On her journey to a master’s in public administration, Bell has worked for an international nonprofit organization, the Egyptian arm of a private multinational company, and a local DC government agency – experiences she all sees as complementing her formal education.

“I’m interested in global policy and international development – for example how global governance structures can help promote international development through economic and social standards,” said Bell. “But there are many different routes to that. If I’ve learned one thing, it’s not to narrow my options or my outlook.”

Since arriving at AU, Bell has taken on three internships that have helped enrich her classroom learning with real-world experience.

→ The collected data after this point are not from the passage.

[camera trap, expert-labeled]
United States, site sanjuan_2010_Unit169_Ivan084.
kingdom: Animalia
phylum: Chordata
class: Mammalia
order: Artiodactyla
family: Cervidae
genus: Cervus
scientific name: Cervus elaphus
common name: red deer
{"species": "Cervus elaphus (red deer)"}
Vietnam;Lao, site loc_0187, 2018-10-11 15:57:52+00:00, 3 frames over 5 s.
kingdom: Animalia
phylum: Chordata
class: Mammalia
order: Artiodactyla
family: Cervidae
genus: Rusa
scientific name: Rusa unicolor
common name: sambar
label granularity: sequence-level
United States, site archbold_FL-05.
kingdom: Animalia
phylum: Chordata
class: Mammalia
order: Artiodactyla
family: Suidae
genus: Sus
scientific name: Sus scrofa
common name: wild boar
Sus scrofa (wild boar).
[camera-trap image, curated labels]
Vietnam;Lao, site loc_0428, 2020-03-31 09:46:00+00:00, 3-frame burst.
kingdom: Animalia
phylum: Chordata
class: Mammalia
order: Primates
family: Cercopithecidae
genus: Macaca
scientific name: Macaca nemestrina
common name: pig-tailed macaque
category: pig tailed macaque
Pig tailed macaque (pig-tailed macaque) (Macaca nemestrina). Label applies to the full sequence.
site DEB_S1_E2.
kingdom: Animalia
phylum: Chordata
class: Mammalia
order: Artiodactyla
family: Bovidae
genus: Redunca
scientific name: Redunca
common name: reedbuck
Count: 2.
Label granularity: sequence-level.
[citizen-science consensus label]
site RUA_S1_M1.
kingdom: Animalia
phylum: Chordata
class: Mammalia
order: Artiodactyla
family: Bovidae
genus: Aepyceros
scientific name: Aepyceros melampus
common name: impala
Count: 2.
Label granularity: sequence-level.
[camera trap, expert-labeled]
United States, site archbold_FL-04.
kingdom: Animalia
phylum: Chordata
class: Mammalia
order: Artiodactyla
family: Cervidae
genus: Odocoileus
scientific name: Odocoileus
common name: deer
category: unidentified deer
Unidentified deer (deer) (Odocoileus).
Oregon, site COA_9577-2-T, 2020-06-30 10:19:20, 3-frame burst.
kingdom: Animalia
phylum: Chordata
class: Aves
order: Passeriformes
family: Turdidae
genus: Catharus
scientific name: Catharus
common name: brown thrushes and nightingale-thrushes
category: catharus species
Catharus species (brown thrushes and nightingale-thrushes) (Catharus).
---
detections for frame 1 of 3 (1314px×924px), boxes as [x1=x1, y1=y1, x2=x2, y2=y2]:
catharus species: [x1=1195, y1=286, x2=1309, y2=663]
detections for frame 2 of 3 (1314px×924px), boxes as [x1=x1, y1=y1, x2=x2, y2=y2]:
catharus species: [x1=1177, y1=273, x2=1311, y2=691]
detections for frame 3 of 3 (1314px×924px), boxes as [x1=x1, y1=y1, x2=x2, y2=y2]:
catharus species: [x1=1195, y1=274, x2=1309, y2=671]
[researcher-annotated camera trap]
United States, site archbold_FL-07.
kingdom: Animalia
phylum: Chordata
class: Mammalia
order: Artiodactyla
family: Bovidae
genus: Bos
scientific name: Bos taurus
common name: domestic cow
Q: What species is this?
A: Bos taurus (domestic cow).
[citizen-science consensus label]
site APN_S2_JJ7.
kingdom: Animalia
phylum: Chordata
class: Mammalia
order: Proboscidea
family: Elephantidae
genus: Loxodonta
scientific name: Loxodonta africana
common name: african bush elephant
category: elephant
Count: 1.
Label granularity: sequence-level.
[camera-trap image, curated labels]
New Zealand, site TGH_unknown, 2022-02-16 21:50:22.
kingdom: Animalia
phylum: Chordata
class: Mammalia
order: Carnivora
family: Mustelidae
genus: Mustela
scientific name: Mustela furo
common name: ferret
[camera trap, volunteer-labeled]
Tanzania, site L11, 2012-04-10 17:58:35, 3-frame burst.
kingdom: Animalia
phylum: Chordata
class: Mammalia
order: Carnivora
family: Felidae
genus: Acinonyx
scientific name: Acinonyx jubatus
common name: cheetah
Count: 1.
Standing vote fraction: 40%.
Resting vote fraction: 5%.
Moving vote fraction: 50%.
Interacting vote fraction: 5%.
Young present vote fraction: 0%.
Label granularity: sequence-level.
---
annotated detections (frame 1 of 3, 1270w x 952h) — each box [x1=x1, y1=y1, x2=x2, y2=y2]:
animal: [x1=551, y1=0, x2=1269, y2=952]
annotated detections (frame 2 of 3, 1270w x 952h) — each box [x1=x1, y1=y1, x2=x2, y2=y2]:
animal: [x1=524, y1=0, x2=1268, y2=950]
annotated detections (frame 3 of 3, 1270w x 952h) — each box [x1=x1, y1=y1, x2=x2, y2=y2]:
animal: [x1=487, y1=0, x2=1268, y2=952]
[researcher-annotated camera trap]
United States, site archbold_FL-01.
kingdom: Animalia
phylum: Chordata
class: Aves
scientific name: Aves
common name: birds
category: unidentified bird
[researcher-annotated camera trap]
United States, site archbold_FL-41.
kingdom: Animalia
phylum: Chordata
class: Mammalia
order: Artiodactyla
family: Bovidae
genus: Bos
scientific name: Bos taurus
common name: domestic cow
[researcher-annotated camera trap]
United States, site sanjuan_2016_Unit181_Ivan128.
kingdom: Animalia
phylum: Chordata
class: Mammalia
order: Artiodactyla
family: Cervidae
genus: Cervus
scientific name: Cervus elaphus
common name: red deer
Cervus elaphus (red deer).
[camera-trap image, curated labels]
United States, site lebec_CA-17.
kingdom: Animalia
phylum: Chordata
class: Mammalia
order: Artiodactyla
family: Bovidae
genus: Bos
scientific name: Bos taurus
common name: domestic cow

In 2011, Bell joined PriceWaterhouseCoopers Egypt, working as a corporate engagement manager on an initiative to encourage blood donations through corporate partnerships.

“It was challenging, being an American intern cold calling companies like Coca-Cola Egypt,” said Bell. “I had to work through language and cultural barriers, but it was a tremendous learning experience.”

Bell also interned for the Global Business School Network, a nonprofit that aims to level the playing field for higher education. Bell helped develop and implement a survey of about 300 schools worldwide to gauge the demand for an online PhD program.

To round out her experience, Bell took on an internship this spring at the DC Department of Housing and Community Development.

“I wanted to understand how the public sector operates. It was a totally different experience, working with a government bureaucracy,” said Bell.

Bell, who played Division I basketball as a business major at Fordham, also managed to find time to play on an intramural league to blow off steam in between classes.

“Basketball has taught me a lot of valuable skills. You have to know how to manage your time and energy, maintain your work-life balance, and plan ahead,” said Bell.

“Teamwork is also important, especially learning how to bring out your teammates’ strengths and help them realize their value. Everyone has a piece of the puzzle.”

This summer, she will pack her bags for Malaysia and Indonesia, as part of an SIS class, Globalization, Governance and Human Security in Southeast Asia. She and her classmates will spend three weeks in Kuala Lumpur and Jakarta, taking classes and conducting cultural and professional site visits.

These experiences have all enhanced the multi-faceted education Bell has received at AU.

“The diversity of professors and their eclectic professional backgrounds has been extremely valuable,” said Bell. “So has being in the classroom with students with experience and knowledge about different issues. I learn just as much from my classmates as from my professors.”